The funds raised on Wednesday will go towards operating costs, such as income for educators and nurses, which are not covered by the grant. If the project proves to be a success in terms of improving conservation and providing health care, Chapman will be eligible for a second phase of the grant, in which he would receive $1 million to purchase 20 ambulances that could cover a much wider area across Uganda. The UWA has also agreed to pay for the cost of diesel and the salaries of the driver and nurses if Chapman receives this second phase of funding.

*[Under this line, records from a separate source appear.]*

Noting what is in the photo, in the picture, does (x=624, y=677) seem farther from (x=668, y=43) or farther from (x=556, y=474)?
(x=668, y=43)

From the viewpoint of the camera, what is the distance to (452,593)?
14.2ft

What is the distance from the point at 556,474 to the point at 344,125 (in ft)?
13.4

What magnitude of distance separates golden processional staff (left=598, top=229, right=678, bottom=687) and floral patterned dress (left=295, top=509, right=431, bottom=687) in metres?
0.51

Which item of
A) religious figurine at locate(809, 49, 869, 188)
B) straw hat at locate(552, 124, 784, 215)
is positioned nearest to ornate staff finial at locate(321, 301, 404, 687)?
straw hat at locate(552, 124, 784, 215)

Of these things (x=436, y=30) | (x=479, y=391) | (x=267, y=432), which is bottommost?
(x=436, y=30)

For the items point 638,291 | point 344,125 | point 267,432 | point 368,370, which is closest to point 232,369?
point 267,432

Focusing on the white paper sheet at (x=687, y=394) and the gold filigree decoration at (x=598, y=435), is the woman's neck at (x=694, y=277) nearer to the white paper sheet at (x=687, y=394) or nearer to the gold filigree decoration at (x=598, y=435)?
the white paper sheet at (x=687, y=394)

Chapman’s project certainly meets the Grand Challenges criteria of being a bold idea with big impact. “By having a mobile clinic system it should illustrate to the community and hopefully the government that the world thinks the parks are important and should be preserved,” he asserted. Conservation becomes more important to people and they have greater access to health care – a definite win-win if the project is successful.
While his Grand Challenges Grant has helped to transform his idea into a reality, Chapman emphasizes the role the McGill student body has played in its realization. “This project and the Kibale Health Clinic that currently exists could not exist without the hard work of the students of McGill,” he stressed. “They deserve a lot of thanks.”